Neurocosmetics, the new holy grail of beauty?

Neurocosmetics, the new holy grail of beauty?
Neurocosmetics, the new holy grail of beauty?

What if your emotions could transform your skin? This is one of the promises of neurocosmetics, which aims to reinvent your beauty routine…

Feel good inside and out, as the slogan said. The beauty sector is not left out when it comes to offering products that boast not only of caring for the skin, but also of boosting well-being. There neurocosmetics goes even further. It is based on an idea: the skin and the brain, originating from the same embryonic layer – the ectoderm – maintain a constant dialogue. This link is scientifically established: the skin contains neurotransmitters and receptors that participate in processes such as inflammation, scarring and even pigmentation. Stress, for example, triggers the release of cortisol, which can worsen blemishes and accelerate skin aging. Conversely, moments of well-being increase levels of β-endorphins, bringing radiance and suppleness to the skin.

But how far can this link go? Neurocosmetics does not just emphasize this relationship: it claims to manipulate it using “neuro-ingredients”, “neuro-fragrances” and “neuro-textures” supposed to influence emotions and improve the appearance of the skin. The idea raises questions about its scientific basis: can we really impact emotions by applying a product to the skin? And if so, to what extent?

Face to face with your emotions

On a rainy Monday morning, we headed to the NEUR|AÉ institute, a new gem from the Sisley group which has devoted the last decade to the development of this project, located in the heart of . The place presents itself as a temple of well-being where technology and beauty merge. The atmosphere is bright, refined, and each space seems designed to promote a feeling of serenity: terminals for personalized diagnostics, a space for workshops (facial yoga, meditation, etc.), and of course, a cabin dedicated to l’Emotion Xplorer.

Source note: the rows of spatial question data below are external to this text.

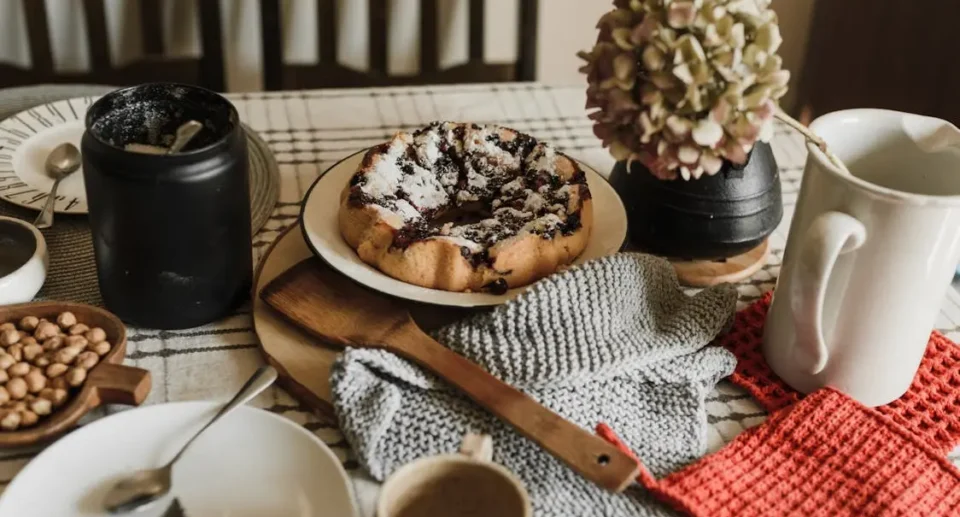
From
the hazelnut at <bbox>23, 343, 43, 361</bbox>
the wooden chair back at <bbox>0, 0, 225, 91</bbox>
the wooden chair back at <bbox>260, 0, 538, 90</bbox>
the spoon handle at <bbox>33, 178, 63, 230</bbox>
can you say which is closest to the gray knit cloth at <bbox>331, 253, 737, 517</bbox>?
the hazelnut at <bbox>23, 343, 43, 361</bbox>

This is where the brand’s flagship beauty ritual will take place in the company of an advisor.

We start with a personalized diagnosis using a sensor headband designed in collaboration with the start-up Mentalista. This device is supposed to measure brain activity in real time and monitor the evolution of emotions during treatment. His very soft voice asks me: “More energy, serenity or joy? “. I admit that, given the current context, I would have liked a mix of the three! But no, you have to choose. Finally, I told myself that a little energy wouldn’t do me any harm.

The treatment begins with the application of a serum enriched with neuromodulators, followed by a massage with a cream adapted to my emotional needs. The texture, pleasant and silky, and the subtle fragrance contribute to an undeniable moment of relaxation. For about ten minutes, I let myself be carried away, and I feel the tension in my face dissipate. At the end, a screen displays a graph where we see the evolution of my emotions: my emotional flower develops with green and blue peaks, associated with newfound energy and newfound serenity. And the most surprising: the skin appears visibly more radiant and smoother. The famous glow.

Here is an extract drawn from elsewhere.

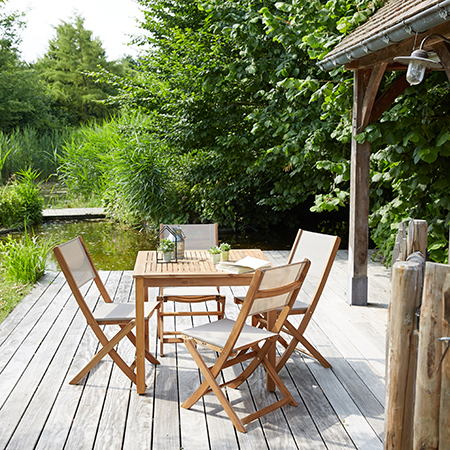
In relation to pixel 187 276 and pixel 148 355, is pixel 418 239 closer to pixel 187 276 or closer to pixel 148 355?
pixel 187 276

An innovation at the frontiers of science and well-being

One of the axes of neurocosmetics lies in the synergy that it establishes between science, emotions and sensoriality. Product textures, scents, and even application temperature are designed to elicit specific tactile and olfactory responses. A cold, invigorating cream can stimulate, while a creamy, warming balm brings comfort.

But are these effects really linked to the “neuro-ingredients” or simply to the ritual itself? Science has shown that touch and repeated routines, such as a morning or nighttime beauty routine, have a calming effect on the nervous system. This could be enough to explain the benefits experienced, without the need to invoke revolutionary assets. Furthermore, the claims of neurocosmetics, although promising, still lack solid evidence. If the skin-brain link is a fascinating area of ​​research, studies on the real effectiveness of these products remain limited. The mechanisms of action of locally applied neuromodulators, for example, are still poorly understood.

Neurocosmetics is part of an underlying trend: the integration of the emotional dimension into skin care. It responds to a growing need for overall well-being, where aesthetics and mental health are no longer dissociated. But this approach, still emerging, oscillates between technological advances and sophisticated storytelling. However, should we dismiss it as a simple marketing trend? Not necessarily. This discipline could be at the origin of new ways of conceiving care, where emotional well-being and physical appearance are treated as a whole. But for this promise to hold in the long term (and for everyone?), it will have to be based on more robust studies on the mechanisms at work.